• _Task prompt_:
Copy the data word for word, from its first line through the line containing "What is the index value for Totalt?".

**** Given data ****

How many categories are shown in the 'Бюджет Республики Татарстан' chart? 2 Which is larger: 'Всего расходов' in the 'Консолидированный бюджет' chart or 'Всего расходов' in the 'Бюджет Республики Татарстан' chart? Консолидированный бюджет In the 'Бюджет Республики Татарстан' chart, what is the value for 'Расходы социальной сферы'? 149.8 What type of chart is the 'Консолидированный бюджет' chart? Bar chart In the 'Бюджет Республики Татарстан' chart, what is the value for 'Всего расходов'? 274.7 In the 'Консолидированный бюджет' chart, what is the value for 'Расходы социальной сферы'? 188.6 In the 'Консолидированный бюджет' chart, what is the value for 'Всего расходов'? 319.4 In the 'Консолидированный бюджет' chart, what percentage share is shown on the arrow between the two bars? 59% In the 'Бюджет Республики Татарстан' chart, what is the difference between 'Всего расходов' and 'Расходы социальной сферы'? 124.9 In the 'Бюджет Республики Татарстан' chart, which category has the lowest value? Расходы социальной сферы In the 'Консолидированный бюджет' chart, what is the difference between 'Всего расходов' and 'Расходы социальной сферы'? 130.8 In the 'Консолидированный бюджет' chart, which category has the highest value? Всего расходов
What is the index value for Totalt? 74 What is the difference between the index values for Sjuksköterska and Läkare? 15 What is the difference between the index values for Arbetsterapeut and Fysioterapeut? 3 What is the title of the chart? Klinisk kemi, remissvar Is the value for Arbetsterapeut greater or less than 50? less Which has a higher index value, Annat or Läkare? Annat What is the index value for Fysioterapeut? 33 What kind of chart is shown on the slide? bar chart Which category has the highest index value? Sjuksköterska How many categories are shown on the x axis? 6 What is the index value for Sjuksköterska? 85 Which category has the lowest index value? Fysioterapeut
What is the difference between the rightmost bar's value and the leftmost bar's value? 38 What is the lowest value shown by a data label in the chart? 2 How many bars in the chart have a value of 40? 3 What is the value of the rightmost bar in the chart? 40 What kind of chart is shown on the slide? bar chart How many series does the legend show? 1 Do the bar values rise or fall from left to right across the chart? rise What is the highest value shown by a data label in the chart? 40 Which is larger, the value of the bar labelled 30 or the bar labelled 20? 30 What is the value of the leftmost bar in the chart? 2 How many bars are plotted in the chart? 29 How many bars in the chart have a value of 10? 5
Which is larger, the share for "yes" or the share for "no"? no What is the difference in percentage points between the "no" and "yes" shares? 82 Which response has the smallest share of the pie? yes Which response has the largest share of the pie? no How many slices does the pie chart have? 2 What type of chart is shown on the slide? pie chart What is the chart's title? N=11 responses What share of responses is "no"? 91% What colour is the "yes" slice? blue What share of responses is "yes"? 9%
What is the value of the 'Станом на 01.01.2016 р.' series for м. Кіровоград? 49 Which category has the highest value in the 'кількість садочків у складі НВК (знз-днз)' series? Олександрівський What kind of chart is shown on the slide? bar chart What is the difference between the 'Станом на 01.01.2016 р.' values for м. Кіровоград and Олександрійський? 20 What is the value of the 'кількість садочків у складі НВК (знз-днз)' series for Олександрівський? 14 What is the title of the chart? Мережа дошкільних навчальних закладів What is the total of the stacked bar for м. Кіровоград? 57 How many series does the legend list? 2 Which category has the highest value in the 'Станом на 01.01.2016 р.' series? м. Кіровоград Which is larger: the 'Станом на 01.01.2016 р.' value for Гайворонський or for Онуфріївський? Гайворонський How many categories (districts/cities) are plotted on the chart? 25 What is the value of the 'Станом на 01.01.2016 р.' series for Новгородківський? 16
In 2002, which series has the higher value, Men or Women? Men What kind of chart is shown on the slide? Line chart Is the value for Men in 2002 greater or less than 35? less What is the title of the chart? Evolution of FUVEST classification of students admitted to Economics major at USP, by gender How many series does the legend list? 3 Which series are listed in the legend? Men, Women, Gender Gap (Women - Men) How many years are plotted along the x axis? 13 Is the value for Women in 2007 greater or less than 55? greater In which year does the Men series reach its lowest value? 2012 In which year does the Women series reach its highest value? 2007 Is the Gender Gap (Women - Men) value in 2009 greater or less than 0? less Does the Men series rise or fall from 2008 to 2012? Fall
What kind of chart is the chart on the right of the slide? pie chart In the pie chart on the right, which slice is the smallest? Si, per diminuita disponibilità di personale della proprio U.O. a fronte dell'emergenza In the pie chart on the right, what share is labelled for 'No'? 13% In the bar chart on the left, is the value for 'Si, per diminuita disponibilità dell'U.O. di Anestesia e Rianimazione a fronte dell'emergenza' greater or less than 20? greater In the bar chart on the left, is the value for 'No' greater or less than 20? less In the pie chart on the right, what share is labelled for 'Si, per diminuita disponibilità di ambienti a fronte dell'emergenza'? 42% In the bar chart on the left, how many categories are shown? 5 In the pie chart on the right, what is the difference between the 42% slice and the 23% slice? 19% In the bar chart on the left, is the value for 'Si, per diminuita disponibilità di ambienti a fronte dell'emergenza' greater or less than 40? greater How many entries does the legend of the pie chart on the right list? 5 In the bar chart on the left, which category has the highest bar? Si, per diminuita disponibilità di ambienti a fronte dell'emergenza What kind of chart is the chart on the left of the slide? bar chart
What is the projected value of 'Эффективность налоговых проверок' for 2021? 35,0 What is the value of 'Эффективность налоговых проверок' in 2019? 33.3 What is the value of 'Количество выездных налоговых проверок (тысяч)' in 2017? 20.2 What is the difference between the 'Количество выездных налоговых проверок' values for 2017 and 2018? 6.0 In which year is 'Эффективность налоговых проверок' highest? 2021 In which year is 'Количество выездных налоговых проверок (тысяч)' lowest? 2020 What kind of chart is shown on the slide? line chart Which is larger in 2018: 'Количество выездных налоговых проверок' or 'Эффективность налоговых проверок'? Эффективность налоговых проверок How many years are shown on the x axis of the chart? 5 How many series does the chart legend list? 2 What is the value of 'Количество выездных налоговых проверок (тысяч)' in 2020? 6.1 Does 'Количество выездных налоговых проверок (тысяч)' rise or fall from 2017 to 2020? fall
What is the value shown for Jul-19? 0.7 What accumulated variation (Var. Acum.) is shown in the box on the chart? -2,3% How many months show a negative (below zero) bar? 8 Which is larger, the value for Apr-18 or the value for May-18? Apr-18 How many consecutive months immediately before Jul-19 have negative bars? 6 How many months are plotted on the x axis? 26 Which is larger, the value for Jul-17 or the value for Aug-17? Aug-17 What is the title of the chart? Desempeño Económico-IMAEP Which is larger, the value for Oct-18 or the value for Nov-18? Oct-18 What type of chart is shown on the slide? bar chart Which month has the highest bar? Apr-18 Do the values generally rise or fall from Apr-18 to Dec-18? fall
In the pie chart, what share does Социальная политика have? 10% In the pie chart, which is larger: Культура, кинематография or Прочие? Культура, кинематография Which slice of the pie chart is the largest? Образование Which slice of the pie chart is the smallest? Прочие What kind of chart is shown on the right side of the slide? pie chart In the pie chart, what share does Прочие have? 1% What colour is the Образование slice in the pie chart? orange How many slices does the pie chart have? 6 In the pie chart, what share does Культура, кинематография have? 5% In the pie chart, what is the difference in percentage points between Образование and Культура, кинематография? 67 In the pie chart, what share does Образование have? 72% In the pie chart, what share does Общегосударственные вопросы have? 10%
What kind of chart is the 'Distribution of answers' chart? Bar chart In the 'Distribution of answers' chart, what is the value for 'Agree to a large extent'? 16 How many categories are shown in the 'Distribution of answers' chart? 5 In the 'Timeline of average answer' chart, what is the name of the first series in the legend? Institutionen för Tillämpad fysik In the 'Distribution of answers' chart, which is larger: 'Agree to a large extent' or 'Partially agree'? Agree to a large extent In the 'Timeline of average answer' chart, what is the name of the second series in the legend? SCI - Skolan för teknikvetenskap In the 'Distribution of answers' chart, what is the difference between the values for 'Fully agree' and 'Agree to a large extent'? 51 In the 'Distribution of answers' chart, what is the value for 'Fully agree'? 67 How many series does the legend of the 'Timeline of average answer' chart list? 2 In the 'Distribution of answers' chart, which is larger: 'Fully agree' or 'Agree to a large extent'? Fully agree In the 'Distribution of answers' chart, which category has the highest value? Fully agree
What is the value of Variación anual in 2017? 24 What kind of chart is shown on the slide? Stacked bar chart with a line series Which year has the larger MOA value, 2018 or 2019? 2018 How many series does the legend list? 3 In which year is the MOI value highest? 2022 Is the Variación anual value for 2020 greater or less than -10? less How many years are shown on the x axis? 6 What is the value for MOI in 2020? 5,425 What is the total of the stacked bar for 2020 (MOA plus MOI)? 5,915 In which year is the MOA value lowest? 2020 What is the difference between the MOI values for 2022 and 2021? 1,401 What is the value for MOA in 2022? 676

****

• _Response_:
How many categories are shown in the 'Бюджет Республики Татарстан' chart? 2 Which is larger: 'Всего расходов' in the 'Консолидированный бюджет' chart or 'Всего расходов' in the 'Бюджет Республики Татарстан' chart? Консолидированный бюджет In the 'Бюджет Республики Татарстан' chart, what is the value for 'Расходы социальной сферы'? 149.8 What type of chart is the 'Консолидированный бюджет' chart? Bar chart In the 'Бюджет Республики Татарстан' chart, what is the value for 'Всего расходов'? 274.7 In the 'Консолидированный бюджет' chart, what is the value for 'Расходы социальной сферы'? 188.6 In the 'Консолидированный бюджет' chart, what is the value for 'Всего расходов'? 319.4 In the 'Консолидированный бюджет' chart, what percentage share is shown on the arrow between the two bars? 59% In the 'Бюджет Республики Татарстан' chart, what is the difference between 'Всего расходов' and 'Расходы социальной сферы'? 124.9 In the 'Бюджет Республики Татарстан' chart, which category has the lowest value? Расходы социальной сферы In the 'Консолидированный бюджет' chart, what is the difference between 'Всего расходов' and 'Расходы социальной сферы'? 130.8 In the 'Консолидированный бюджет' chart, which category has the highest value? Всего расходов
What is the index value for Totalt? 74 What is the difference between the index values for Sjuksköterska and Läkare? 15 What is the difference between the index values for Arbetsterapeut and Fysioterapeut? 3 What is the title of the chart? Klinisk kemi, remissvar Is the value for Arbetsterapeut greater or less than 50? less Which has a higher index value, Annat or Läkare? Annat What is the index value for Fysioterapeut? 33 What kind of chart is shown on the slide? bar chart Which category has the highest index value? Sjuksköterska How many categories are shown on the x axis? 6 What is the index value for Sjuksköterska? 85 Which category has the lowest index value? Fysioterapeut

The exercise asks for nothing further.